◆ **TRY IT**
Print the lines of the data, starting with the first, up to and including the line where "genus: Hippopotamus" appears.

+ + + +

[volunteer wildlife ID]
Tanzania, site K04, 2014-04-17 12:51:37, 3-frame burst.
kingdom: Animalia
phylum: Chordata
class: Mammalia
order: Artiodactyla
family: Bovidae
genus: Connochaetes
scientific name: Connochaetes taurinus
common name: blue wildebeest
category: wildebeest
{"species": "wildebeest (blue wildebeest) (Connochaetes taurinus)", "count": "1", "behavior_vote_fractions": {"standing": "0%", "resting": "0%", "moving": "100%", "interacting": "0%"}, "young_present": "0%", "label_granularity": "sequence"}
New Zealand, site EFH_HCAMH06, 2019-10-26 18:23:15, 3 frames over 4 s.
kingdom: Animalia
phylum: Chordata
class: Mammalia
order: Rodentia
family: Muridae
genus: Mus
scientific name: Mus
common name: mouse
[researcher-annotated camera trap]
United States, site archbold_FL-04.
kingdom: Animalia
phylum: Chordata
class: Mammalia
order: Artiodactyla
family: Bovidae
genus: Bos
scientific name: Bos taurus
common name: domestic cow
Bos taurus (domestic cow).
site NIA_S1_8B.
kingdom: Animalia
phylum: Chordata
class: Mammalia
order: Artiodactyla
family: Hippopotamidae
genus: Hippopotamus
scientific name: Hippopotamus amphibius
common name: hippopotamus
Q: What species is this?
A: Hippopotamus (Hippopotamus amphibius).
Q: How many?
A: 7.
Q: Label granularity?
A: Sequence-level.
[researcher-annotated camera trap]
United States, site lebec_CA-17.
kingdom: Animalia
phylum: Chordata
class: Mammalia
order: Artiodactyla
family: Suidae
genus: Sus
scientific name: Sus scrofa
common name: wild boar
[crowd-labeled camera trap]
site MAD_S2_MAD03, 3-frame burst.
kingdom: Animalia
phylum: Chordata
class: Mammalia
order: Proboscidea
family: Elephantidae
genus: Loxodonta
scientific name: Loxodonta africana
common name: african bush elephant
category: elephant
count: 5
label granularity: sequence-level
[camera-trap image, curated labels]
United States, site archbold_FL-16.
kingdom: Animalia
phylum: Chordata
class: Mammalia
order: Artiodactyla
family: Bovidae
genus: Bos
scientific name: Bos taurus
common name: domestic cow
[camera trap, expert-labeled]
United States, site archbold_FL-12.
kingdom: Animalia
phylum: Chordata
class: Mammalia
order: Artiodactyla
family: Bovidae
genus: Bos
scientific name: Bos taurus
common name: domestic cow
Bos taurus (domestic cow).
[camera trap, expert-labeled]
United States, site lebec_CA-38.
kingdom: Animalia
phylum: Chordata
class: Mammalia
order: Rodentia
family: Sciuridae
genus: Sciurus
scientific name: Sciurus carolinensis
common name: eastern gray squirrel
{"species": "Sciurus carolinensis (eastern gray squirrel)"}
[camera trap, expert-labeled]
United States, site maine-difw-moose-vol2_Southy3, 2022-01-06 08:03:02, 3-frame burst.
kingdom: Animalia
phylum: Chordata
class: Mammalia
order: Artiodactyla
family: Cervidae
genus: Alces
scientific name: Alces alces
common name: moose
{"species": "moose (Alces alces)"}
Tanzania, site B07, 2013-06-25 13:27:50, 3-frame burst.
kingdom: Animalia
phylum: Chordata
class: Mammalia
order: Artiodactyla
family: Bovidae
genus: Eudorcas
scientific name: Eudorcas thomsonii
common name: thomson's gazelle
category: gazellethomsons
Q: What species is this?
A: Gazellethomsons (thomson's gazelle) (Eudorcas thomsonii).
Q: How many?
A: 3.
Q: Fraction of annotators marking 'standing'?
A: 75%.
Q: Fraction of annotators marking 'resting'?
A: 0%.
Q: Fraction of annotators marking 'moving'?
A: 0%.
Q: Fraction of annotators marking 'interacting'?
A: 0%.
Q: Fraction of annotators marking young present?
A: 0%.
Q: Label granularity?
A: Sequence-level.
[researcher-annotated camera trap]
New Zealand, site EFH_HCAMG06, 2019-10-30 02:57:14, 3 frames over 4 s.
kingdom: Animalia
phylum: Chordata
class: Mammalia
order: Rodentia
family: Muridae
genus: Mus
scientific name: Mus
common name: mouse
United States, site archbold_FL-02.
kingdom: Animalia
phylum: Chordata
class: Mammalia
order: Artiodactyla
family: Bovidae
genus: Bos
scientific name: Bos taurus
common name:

+ + + +

◆ **SOLUTION TO THIS EXERCISE**
[volunteer wildlife ID]
Tanzania, site K04, 2014-04-17 12:51:37, 3-frame burst.
kingdom: Animalia
phylum: Chordata
class: Mammalia
order: Artiodactyla
family: Bovidae
genus: Connochaetes
scientific name: Connochaetes taurinus
common name: blue wildebeest
category: wildebeest
{"species": "wildebeest (blue wildebeest) (Connochaetes taurinus)", "count": "1", "behavior_vote_fractions": {"standing": "0%", "resting": "0%", "moving": "100%", "interacting": "0%"}, "young_present": "0%", "label_granularity": "sequence"}
New Zealand, site EFH_HCAMH06, 2019-10-26 18:23:15, 3 frames over 4 s.
kingdom: Animalia
phylum: Chordata
class: Mammalia
order: Rodentia
family: Muridae
genus: Mus
scientific name: Mus
common name: mouse
[researcher-annotated camera trap]
United States, site archbold_FL-04.
kingdom: Animalia
phylum: Chordata
class: Mammalia
order: Artiodactyla
family: Bovidae
genus: Bos
scientific name: Bos taurus
common name: domestic cow
Bos taurus (domestic cow).
site NIA_S1_8B.
kingdom: Animalia
phylum: Chordata
class: Mammalia
order: Artiodactyla
family: Hippopotamidae
genus: Hippopotamus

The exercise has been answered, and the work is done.